この記事では、「頻繁」と「頻発」の違いを分かりやすく説明していきます。
「頻繁」とは?
「頻繁」は(ひんぱん)と読みます。
「頻」訓読みでは(しき(り))ですが、「しきりと後ろを振り返る」などで使うあの「しきり」です。
ある事態が引き続いて起こるとの意味を持ちます。
「繁」は訓読みで(しげ(る))で、木が生いしげる(生い茂る)の「しげる」と同じ意味で、何かが増えたり盛んになったりすることを意味する漢字です。
そのために「頻繁」には、よく起こること、しきりに行われることを意味する言葉として使われています。
くだけた表現だと「ひっきりなしに」となります。
「頻繁に訪ねてくる」と「ひっきりなしに訪ねてくる」は意味的には同じものです。
また「よく訪ねてくる」とも言えますが、「頻繁」を使う方が、ちょっと数が多すぎるとのニュアンスが伝わります。

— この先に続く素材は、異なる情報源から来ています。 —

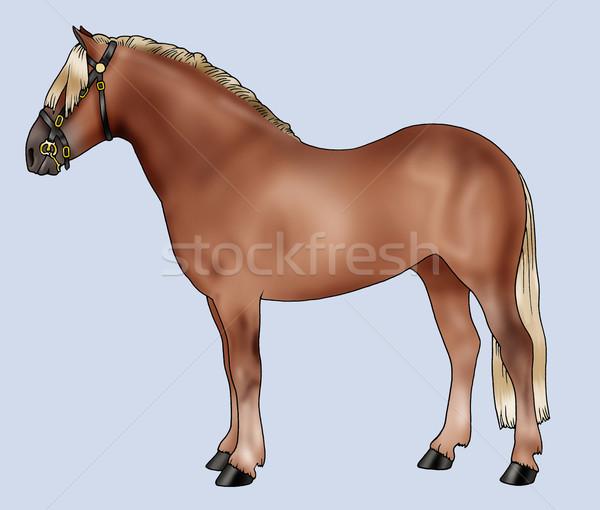 Pony breeds: Haflinger Stock photo © fresh_7266481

同義語には「常に」「休みなく」や「待ったなしで」などがあります。
「頻繁」の使い方
「頻繁」は日常生活の中でよく耳にする言葉です。
「頻繁に電話が来る」「頻繁に泳ぎに行く」のように「頻繁に?」と使われます。
ただし使い方によっては、ネガティブに聞こえることもあるので注意が必要です。
例えば「頻繁に質問してくる」との表現には、「いつも質問してきて面倒だ」との意味も読み取れます。

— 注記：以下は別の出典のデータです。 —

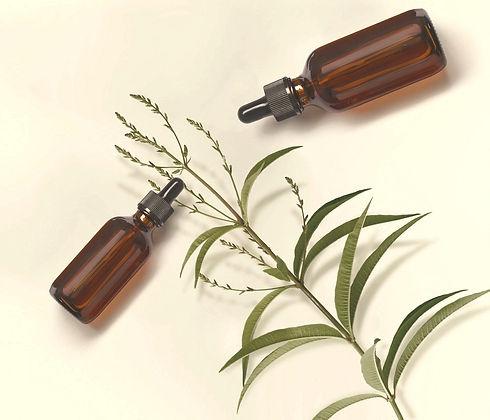 Aromaterapia-Plantas-Medicinales-Fitoter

もしネガティブな意味がないのであれば「よく質問してくる」のように「よく」を使うべきです。
こちらは、「よく質問して熱心だな」とのニュアンスを感じられます。
「頻発」とは?
「頻発」は(ひんぱつ)と読みます。
「頻」は前に説明した通り(しき(り))と読み、「発」は「発する」からわかるように、何かが現れたり、出たりすることを意味します。

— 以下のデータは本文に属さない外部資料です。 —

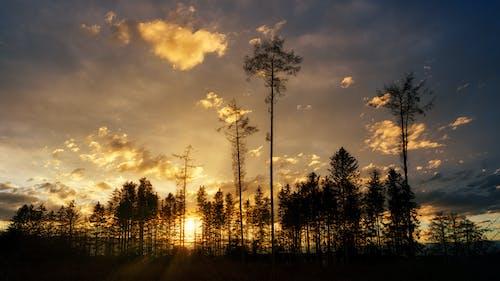 가벼운, 가을, 경치, 나무의 무료 스톡 사진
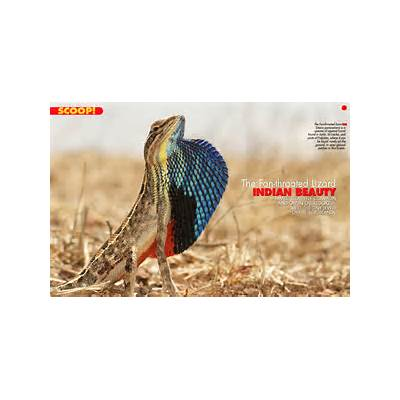 THE INDIAN FAN-THROATED LIZARDAnima Mundi Magazine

そして「頻発」は、事件や事故などがよく発生することをあらわす言葉となっています。
簡単な表現では「よく起こる」「よく発生する」となります。
「飛行機事故が頻発した」 を子供なら「飛行機事故がよく起きた」と言うのが一般的です。
いずれにせよ、ありがたくないことがたくさん起きると言うニュアンスを持つ言葉です。
「頻発と」同じような意味を持つ言葉には、「多発」「乱発」などがあります。
また対義語には、「稀(まれ)」や「稀有(けう)」があります。
「頻発」の使い方
「頻発」は、災害や事故、もしくはトラブルが続けて起こるのを表現するときに用いる言葉です。
動詞の「する」と一緒に用いられることが多くなっています。
この言葉は「水難事故が頻発した」「地震の頻発」など望まないことが何回も起きる時に使い、良い意味では使われることはない言葉です。
「頻繁」と「頻発」の違い
「頻繁」と「頻発」は、どちらも何かがよく発生する、起こることを表現する言葉です。
しかし「頻繁」が人の意思が関与している事柄の頻度をあらわす一方で、「頻発」は人の意思ではない自然現象や現象が起きる頻度をあらわしています。
「頻繁」の例文
・『そんなに頻繁にスマホばかり見るのは失礼だよ』
・『昔は頻繁に足を運んでくれたのに、今ではすっかりご無沙汰だな』
・『後ろの人から頻繁に話しかけられて、講義に集中できなかった』
・『もっと頻繁に遊びにきてくれたらうれしいのに』
「頻発」の例文
・『最近は東北地方で地震が頻発している』
・『この道では自転車の事故が頻発している』
・『洪水が頻発しているので、ここに住むのは怖い』
・『雪崩が頻発するので、スキー場は閉鎖になった』
まとめ
「頻繁」と「頻発」は、短い間に同じことが起こるのを表現する言葉です。
しかし「頻発」は、望まない災害、事故、トラブルに使う言葉です。
この違いを理解して、二つの言葉を使い分けてください。